• Task to carry out
Copy every one of the records below word for word, keeping each line in its original order.

• Records
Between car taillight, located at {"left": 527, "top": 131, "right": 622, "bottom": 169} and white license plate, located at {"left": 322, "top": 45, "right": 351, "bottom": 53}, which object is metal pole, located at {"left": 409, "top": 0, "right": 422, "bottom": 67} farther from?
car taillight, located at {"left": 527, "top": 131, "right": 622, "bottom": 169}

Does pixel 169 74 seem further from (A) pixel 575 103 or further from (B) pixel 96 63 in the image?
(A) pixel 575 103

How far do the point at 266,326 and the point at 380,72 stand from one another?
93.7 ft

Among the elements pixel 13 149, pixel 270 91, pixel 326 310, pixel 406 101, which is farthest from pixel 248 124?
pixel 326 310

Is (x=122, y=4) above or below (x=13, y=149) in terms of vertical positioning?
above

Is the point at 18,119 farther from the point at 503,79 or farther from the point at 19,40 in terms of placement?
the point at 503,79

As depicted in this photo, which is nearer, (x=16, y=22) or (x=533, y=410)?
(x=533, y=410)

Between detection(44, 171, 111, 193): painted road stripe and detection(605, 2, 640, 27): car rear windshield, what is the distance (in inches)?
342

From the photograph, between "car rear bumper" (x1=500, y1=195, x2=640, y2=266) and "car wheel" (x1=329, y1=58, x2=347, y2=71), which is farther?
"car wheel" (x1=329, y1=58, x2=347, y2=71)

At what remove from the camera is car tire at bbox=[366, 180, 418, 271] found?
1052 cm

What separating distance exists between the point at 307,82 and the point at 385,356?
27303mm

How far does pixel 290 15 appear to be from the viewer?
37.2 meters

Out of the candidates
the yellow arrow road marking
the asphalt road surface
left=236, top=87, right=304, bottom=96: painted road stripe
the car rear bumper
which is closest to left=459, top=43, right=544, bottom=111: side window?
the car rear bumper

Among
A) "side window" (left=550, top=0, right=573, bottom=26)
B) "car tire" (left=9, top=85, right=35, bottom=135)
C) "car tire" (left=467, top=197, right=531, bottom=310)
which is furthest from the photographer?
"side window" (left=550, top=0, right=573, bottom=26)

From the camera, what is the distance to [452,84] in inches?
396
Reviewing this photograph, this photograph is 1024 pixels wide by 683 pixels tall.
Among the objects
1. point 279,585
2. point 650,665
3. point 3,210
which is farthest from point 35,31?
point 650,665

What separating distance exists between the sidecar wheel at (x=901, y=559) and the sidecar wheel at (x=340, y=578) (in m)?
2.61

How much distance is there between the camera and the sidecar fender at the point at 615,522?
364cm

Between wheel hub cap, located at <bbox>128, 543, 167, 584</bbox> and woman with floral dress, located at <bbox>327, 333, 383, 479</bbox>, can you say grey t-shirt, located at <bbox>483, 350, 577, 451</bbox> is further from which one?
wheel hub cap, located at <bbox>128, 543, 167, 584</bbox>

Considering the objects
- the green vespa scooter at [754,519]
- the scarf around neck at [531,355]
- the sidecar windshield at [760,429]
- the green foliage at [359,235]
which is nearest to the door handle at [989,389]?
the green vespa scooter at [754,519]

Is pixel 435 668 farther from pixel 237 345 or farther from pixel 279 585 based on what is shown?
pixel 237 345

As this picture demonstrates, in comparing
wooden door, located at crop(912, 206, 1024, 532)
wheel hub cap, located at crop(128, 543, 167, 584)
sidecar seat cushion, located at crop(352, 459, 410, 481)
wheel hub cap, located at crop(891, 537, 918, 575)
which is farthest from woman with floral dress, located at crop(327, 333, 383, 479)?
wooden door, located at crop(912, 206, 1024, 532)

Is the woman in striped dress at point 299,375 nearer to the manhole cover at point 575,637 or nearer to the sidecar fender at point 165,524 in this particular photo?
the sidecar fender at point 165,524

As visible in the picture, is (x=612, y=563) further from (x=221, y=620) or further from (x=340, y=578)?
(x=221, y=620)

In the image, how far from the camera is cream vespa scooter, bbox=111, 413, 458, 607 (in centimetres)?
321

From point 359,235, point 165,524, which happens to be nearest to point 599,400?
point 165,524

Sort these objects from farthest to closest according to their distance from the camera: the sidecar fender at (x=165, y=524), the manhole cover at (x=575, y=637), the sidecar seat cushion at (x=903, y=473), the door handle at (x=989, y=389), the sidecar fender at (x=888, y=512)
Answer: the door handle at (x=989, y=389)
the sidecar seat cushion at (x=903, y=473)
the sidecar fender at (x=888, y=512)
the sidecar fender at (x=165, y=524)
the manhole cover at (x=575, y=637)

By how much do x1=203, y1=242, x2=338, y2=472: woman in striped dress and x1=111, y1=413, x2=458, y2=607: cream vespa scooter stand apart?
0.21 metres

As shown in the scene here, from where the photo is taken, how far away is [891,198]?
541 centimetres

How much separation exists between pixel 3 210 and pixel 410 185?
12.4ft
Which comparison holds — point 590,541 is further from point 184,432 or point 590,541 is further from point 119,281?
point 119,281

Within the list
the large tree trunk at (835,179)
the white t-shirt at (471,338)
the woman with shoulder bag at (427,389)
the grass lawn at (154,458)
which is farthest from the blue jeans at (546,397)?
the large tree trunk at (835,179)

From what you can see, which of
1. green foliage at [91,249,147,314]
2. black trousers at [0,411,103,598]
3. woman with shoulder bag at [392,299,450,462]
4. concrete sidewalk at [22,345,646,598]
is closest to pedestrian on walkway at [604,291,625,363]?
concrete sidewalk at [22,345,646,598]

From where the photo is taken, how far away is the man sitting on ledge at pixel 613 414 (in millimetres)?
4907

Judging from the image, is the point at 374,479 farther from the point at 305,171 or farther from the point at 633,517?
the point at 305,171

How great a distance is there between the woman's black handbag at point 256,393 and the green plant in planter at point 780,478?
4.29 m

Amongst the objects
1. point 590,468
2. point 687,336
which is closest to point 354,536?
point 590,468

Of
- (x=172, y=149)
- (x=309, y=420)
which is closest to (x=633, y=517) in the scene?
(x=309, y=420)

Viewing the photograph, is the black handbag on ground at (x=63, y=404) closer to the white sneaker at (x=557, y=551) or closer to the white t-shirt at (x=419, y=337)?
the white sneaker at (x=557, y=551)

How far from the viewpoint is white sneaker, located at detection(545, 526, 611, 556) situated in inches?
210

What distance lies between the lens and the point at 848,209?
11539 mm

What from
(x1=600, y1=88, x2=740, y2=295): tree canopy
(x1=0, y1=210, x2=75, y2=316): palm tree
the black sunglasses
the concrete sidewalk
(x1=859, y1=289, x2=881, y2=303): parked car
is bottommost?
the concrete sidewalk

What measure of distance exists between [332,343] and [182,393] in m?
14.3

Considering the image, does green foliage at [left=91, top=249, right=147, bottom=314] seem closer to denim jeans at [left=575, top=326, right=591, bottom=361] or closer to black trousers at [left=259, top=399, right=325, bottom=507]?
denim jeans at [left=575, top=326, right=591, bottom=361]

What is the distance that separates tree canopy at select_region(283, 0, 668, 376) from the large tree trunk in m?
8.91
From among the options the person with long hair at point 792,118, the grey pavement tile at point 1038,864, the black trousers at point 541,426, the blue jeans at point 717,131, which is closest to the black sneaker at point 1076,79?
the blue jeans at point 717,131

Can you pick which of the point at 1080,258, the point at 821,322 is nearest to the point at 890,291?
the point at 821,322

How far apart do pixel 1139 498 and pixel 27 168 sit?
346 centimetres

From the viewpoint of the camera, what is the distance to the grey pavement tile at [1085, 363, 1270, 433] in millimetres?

• Answer to this exercise
Between car taillight, located at {"left": 527, "top": 131, "right": 622, "bottom": 169} and white license plate, located at {"left": 322, "top": 45, "right": 351, "bottom": 53}, which object is metal pole, located at {"left": 409, "top": 0, "right": 422, "bottom": 67} farther from?
car taillight, located at {"left": 527, "top": 131, "right": 622, "bottom": 169}

Does pixel 169 74 seem further from (A) pixel 575 103 or further from (B) pixel 96 63 in the image?
(A) pixel 575 103

How far do the point at 266,326 and the point at 380,72 stand from one another?
93.7 ft

Among the elements pixel 13 149, pixel 270 91, pixel 326 310, pixel 406 101, which is farthest from pixel 248 124?
pixel 326 310

Is (x=122, y=4) above or below (x=13, y=149) in terms of vertical positioning?
above

Is the point at 18,119 farther from the point at 503,79 or farther from the point at 19,40 in terms of placement?
the point at 503,79

As depicted in this photo, which is nearer, (x=16, y=22) or (x=533, y=410)?
(x=533, y=410)

Between detection(44, 171, 111, 193): painted road stripe and detection(605, 2, 640, 27): car rear windshield, what is the distance (in inches)?
342

From the photograph, between "car rear bumper" (x1=500, y1=195, x2=640, y2=266) and "car wheel" (x1=329, y1=58, x2=347, y2=71), which is farther?
"car wheel" (x1=329, y1=58, x2=347, y2=71)

At what remove from the camera is car tire at bbox=[366, 180, 418, 271] found?
1052 cm

What separating distance exists between the point at 307,82 and the point at 385,356?
27303mm

How far does pixel 290 15 appear to be from the viewer?
37.2 meters

Out of the candidates
the yellow arrow road marking
the asphalt road surface
left=236, top=87, right=304, bottom=96: painted road stripe
the car rear bumper
which is closest to left=459, top=43, right=544, bottom=111: side window?
the car rear bumper

Among
A) "side window" (left=550, top=0, right=573, bottom=26)
B) "car tire" (left=9, top=85, right=35, bottom=135)
C) "car tire" (left=467, top=197, right=531, bottom=310)
which is furthest from the photographer?
"side window" (left=550, top=0, right=573, bottom=26)

From the camera, what is the distance to [452,84] in inches?
396
Reviewing this photograph, this photograph is 1024 pixels wide by 683 pixels tall.
Among the objects
1. point 279,585
2. point 650,665
3. point 3,210
which is farthest from point 35,31?
point 650,665

What separating distance exists between the sidecar wheel at (x=901, y=559) and the sidecar wheel at (x=340, y=578) (in m)?
2.61

How much distance is there between the camera and the sidecar fender at the point at 615,522?
364cm

Between wheel hub cap, located at <bbox>128, 543, 167, 584</bbox> and woman with floral dress, located at <bbox>327, 333, 383, 479</bbox>, can you say grey t-shirt, located at <bbox>483, 350, 577, 451</bbox> is further from which one?
wheel hub cap, located at <bbox>128, 543, 167, 584</bbox>

Considering the objects
- the green vespa scooter at [754,519]
- the scarf around neck at [531,355]
- the sidecar windshield at [760,429]
- the green foliage at [359,235]
which is nearest to the door handle at [989,389]?
the green vespa scooter at [754,519]

Is pixel 435 668 farther from pixel 237 345 or farther from pixel 279 585 based on what is shown?
pixel 237 345

As this picture demonstrates, in comparing
wooden door, located at crop(912, 206, 1024, 532)
wheel hub cap, located at crop(128, 543, 167, 584)
sidecar seat cushion, located at crop(352, 459, 410, 481)
wheel hub cap, located at crop(891, 537, 918, 575)
which is farthest from woman with floral dress, located at crop(327, 333, 383, 479)?
wooden door, located at crop(912, 206, 1024, 532)

Is the woman in striped dress at point 299,375 nearer to the manhole cover at point 575,637 or nearer to the sidecar fender at point 165,524 in this particular photo?
the sidecar fender at point 165,524

As visible in the picture, is (x=612, y=563) further from (x=221, y=620) or further from (x=340, y=578)?
(x=221, y=620)

In the image, how far from the camera is cream vespa scooter, bbox=111, 413, 458, 607 (in centimetres)?
321

From point 359,235, point 165,524, which happens to be nearest to point 599,400?
point 165,524

Sort these objects from farthest to closest according to their distance from the camera: the sidecar fender at (x=165, y=524), the manhole cover at (x=575, y=637), the sidecar seat cushion at (x=903, y=473), the door handle at (x=989, y=389), the sidecar fender at (x=888, y=512)
Answer: the door handle at (x=989, y=389)
the sidecar seat cushion at (x=903, y=473)
the sidecar fender at (x=888, y=512)
the sidecar fender at (x=165, y=524)
the manhole cover at (x=575, y=637)

By how much do x1=203, y1=242, x2=338, y2=472: woman in striped dress and x1=111, y1=413, x2=458, y2=607: cream vespa scooter stand apart?
0.21 metres

As shown in the scene here, from where the photo is taken, how far away is [891,198]?
541 centimetres

How much separation exists between pixel 3 210 and pixel 410 185?
12.4ft
Which comparison holds — point 590,541 is further from point 184,432 or point 590,541 is further from point 119,281?
point 119,281

Within the list
the large tree trunk at (835,179)
the white t-shirt at (471,338)
the woman with shoulder bag at (427,389)
the grass lawn at (154,458)
which is farthest from the blue jeans at (546,397)?
the large tree trunk at (835,179)

From what you can see, which of
1. green foliage at [91,249,147,314]
2. black trousers at [0,411,103,598]
3. woman with shoulder bag at [392,299,450,462]
4. concrete sidewalk at [22,345,646,598]
is closest to pedestrian on walkway at [604,291,625,363]?
concrete sidewalk at [22,345,646,598]

From where the photo is taken, how far away is the man sitting on ledge at pixel 613 414 (in millimetres)?
4907

Judging from the image, is the point at 374,479 farther from the point at 305,171 or farther from the point at 633,517?
the point at 305,171

How great a distance is there between the woman's black handbag at point 256,393 and the green plant in planter at point 780,478?
4.29 m

Amongst the objects
1. point 590,468
2. point 687,336
which is closest to point 354,536?
point 590,468

Of
- (x=172, y=149)
- (x=309, y=420)
which is closest to (x=633, y=517) in the scene?
(x=309, y=420)

Viewing the photograph, is the black handbag on ground at (x=63, y=404) closer to the white sneaker at (x=557, y=551) or closer to the white t-shirt at (x=419, y=337)?
the white sneaker at (x=557, y=551)

How far from the viewpoint is white sneaker, located at detection(545, 526, 611, 556) situated in inches?
210

What distance lies between the lens and the point at 848,209?
11539 mm

What from
(x1=600, y1=88, x2=740, y2=295): tree canopy
(x1=0, y1=210, x2=75, y2=316): palm tree
the black sunglasses
the concrete sidewalk
(x1=859, y1=289, x2=881, y2=303): parked car
is bottommost?
the concrete sidewalk

What measure of distance exists between [332,343] and [182,393] in m?
14.3

Considering the image, does green foliage at [left=91, top=249, right=147, bottom=314] seem closer to denim jeans at [left=575, top=326, right=591, bottom=361] or closer to black trousers at [left=259, top=399, right=325, bottom=507]?
denim jeans at [left=575, top=326, right=591, bottom=361]

What is the distance that separates tree canopy at select_region(283, 0, 668, 376) from the large tree trunk in m?
8.91
From among the options the person with long hair at point 792,118, the grey pavement tile at point 1038,864, the black trousers at point 541,426, the blue jeans at point 717,131, which is closest to the black sneaker at point 1076,79?
the blue jeans at point 717,131

Can you pick which of the point at 1080,258, the point at 821,322 is nearest to the point at 890,291?
the point at 821,322

How far apart do pixel 1139 498 and pixel 27 168 sit?
346 centimetres

From the viewpoint of the camera, what is the distance to the grey pavement tile at [1085, 363, 1270, 433] in millimetres?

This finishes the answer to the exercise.